Suddenly, as though a spotlight had come on inside him, he saw his son’s face, staring at the front door with painful intensity, not daring to believe.

He didn’t know where that light had come from, except that it had something to do with his talk with Bobby. It lit all the world from a new angle, showing what had always been there, but which he’d never noticed.

He turned the key.

‘Daddy!’

The ear-splitting shriek came from Mitzi. Corinne was standing by the kitchen door, watching his arrival with pleasure. Only Bobby did not react. He stood completely still, his face a mask of total and utter disbelief.

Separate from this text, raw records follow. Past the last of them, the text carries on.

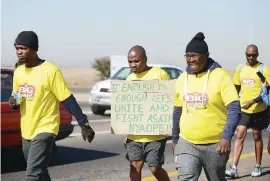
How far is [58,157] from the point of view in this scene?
8969mm

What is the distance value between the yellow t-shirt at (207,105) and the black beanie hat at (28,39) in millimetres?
1547

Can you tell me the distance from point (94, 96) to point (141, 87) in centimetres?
1086

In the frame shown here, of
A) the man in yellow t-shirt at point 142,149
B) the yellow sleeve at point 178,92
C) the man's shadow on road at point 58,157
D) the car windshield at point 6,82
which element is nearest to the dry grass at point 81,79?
the man's shadow on road at point 58,157

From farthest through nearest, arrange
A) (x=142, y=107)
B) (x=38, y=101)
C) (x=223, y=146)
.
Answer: (x=142, y=107), (x=38, y=101), (x=223, y=146)

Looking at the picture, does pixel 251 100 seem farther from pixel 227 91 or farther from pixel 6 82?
pixel 6 82

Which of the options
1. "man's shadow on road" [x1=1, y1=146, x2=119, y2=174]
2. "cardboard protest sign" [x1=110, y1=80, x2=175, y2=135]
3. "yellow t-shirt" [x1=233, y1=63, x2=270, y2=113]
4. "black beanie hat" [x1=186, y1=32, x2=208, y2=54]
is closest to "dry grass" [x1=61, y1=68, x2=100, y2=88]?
"man's shadow on road" [x1=1, y1=146, x2=119, y2=174]

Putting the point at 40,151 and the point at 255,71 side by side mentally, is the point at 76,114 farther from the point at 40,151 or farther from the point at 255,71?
the point at 255,71

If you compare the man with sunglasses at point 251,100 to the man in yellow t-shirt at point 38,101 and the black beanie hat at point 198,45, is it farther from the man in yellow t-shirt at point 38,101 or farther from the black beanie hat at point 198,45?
the man in yellow t-shirt at point 38,101

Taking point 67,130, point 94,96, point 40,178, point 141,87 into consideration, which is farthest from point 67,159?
point 94,96

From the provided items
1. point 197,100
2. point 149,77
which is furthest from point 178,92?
point 149,77

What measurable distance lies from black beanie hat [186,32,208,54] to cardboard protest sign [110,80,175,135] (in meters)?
1.14

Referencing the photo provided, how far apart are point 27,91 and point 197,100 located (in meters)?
1.64

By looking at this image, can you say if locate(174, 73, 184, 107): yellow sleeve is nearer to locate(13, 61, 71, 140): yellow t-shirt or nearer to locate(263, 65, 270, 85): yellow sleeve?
locate(13, 61, 71, 140): yellow t-shirt

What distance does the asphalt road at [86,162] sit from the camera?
7422mm
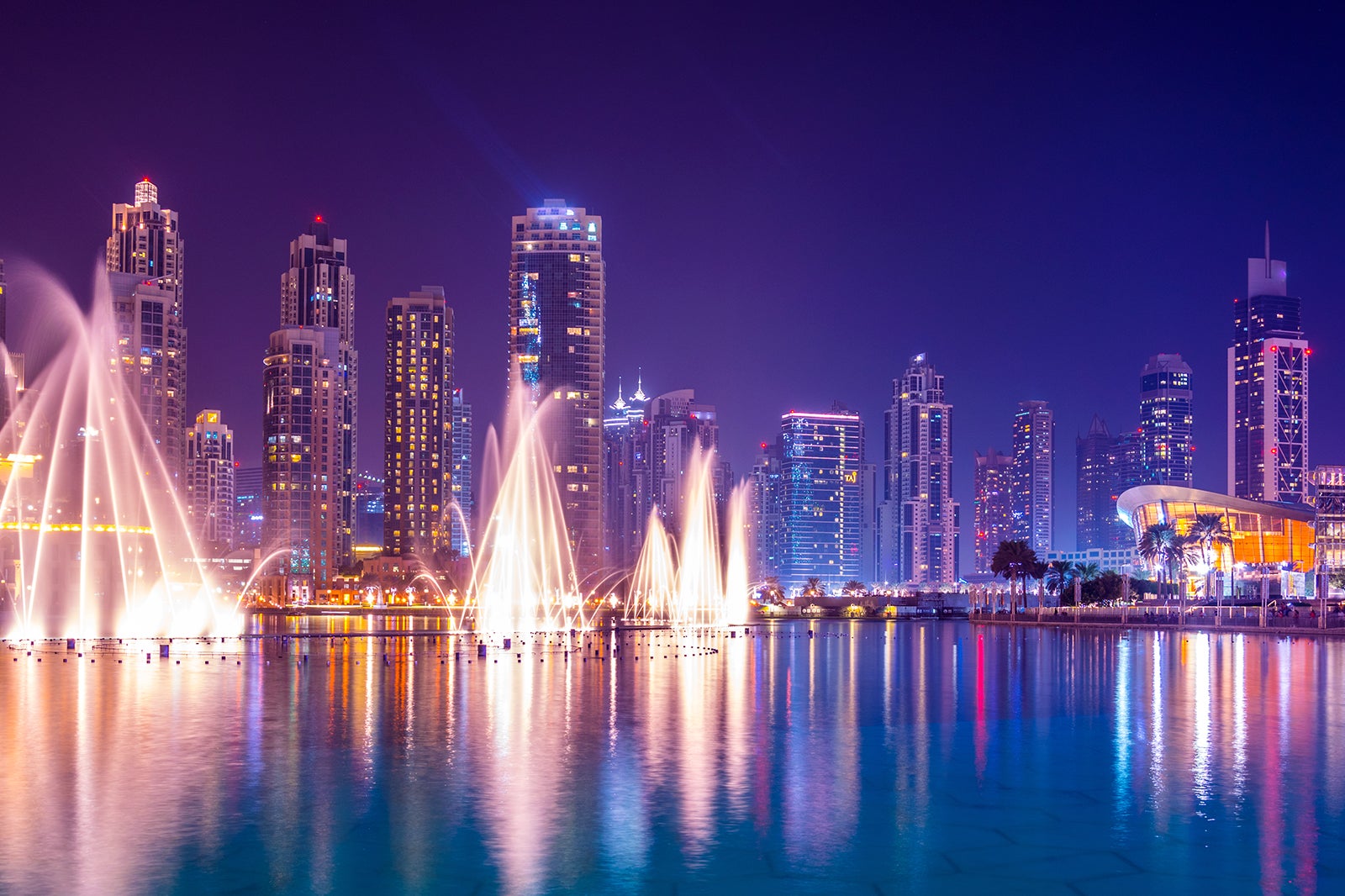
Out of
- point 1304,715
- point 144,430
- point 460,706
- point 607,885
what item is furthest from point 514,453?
point 144,430

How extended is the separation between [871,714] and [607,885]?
1929cm

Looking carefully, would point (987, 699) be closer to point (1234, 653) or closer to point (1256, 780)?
point (1256, 780)

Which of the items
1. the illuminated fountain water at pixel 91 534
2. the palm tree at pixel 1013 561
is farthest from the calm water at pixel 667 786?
the palm tree at pixel 1013 561

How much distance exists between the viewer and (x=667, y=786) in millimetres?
21703

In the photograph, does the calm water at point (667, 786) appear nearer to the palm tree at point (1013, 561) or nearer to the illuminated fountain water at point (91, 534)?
the illuminated fountain water at point (91, 534)

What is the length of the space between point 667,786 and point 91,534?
142320 millimetres

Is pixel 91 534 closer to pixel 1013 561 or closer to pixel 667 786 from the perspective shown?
pixel 1013 561

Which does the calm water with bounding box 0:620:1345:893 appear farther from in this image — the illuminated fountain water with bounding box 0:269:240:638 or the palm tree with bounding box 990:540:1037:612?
the palm tree with bounding box 990:540:1037:612

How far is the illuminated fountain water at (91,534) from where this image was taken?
99.8 meters

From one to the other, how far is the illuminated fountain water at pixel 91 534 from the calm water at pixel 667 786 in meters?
51.4

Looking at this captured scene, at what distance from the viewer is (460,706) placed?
34.5 meters

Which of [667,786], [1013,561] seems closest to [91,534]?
[1013,561]

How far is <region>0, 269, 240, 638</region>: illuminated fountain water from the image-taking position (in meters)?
99.8

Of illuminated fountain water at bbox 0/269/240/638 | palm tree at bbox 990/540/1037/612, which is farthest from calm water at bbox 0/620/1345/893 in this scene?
palm tree at bbox 990/540/1037/612
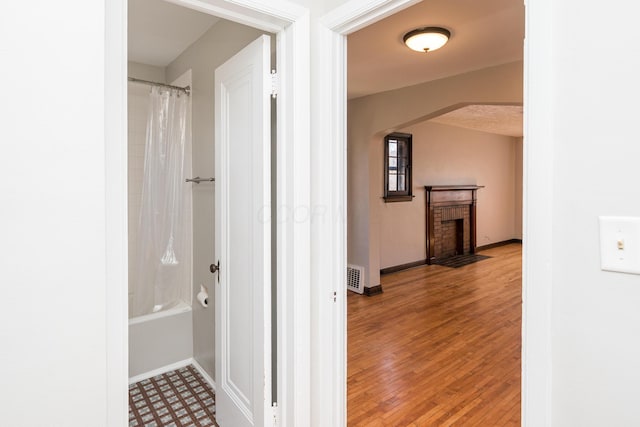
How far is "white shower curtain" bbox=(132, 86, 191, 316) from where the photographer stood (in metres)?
2.83

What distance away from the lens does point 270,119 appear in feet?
5.13

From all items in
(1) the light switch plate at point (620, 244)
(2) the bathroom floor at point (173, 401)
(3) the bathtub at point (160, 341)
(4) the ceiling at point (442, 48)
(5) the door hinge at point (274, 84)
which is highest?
(4) the ceiling at point (442, 48)

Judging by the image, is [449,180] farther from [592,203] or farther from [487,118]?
[592,203]

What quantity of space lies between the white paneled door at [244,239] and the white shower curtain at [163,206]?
1.02 meters

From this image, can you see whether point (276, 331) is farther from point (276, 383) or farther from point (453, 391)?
point (453, 391)

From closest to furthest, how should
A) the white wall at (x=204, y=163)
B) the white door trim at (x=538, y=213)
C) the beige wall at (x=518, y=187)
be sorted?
the white door trim at (x=538, y=213), the white wall at (x=204, y=163), the beige wall at (x=518, y=187)

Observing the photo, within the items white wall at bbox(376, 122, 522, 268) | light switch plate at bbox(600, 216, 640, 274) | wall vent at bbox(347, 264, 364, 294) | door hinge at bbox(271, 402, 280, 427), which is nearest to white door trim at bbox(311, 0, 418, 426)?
door hinge at bbox(271, 402, 280, 427)

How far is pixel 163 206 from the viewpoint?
2.84 metres

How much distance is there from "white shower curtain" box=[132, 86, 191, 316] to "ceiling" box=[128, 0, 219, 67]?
1.24 feet

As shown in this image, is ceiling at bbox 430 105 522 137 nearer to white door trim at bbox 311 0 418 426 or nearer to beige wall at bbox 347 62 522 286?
beige wall at bbox 347 62 522 286

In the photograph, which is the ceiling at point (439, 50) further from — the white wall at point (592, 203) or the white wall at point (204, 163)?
the white wall at point (592, 203)

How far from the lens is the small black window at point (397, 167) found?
550 centimetres

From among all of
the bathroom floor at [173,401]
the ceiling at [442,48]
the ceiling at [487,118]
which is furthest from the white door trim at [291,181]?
the ceiling at [487,118]

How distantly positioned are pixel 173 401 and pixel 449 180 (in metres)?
5.94
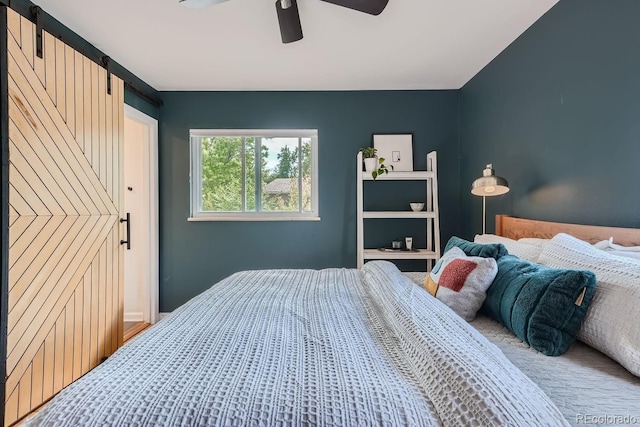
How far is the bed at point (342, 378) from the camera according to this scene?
2.32 ft

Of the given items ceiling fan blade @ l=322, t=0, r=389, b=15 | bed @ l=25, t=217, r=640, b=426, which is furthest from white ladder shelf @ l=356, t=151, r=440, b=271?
bed @ l=25, t=217, r=640, b=426

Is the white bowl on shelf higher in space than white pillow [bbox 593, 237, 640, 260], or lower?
higher

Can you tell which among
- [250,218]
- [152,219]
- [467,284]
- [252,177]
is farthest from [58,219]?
[467,284]

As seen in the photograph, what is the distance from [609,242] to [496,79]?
5.74 feet

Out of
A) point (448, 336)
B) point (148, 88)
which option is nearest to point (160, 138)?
point (148, 88)

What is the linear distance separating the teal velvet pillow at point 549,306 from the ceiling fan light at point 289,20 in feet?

Alex wanted to cry out, But I promised you. You knew I was coming. Instead, he concentrated on hugging his daughter, who was almost strangling him with the exuberance of her embrace.

‘Hello, darling,’ he said.

‘Daddy, Daddy,’ she carolled.

‘Hey, don’t choke me,’ he said, laughing. ‘How’s my girl?’

She gave him a smacking kiss, which he returned. Then it was time to face his son.

Bobby was strangely pale. ‘Hello, Daddy,’ he said.

‘Hello, son.’

To his dismay, Bobby held out his hand politely, almost as though meeting a stranger. Or a ghost.

‘Hello, Daddy.’

Then he broke suddenly, as belief came rushing through, and flung himself against his father, burying his face against him.

Alex’s arms closed protectively about his son as he felt the storm of emotion go through the child. He didn’t know what to do except stay as he was, trying to understand but feeling helpless.

Looking up, he found Corinne’s eyes on him. Her expression was gentle but he had the feeling that she was conveying a warning.

Bobby drew back to look at his father. His face bore the marks of tears, which he rubbed aside hastily. Alex brushed some of them away with his own fingertips.

‘It’s all right, son,’ he said quietly. ‘I’m home.’

Bobby sniffed. ‘Hello, Daddy.’

‘Hey, is that any way to greet your old man? Crying? Shall I go away again?’

It was a feeble joke and a badly misjudged one. Bobby clung to him, his eyes full of sudden dread, and Alex drew in his breath. He was floundering badly.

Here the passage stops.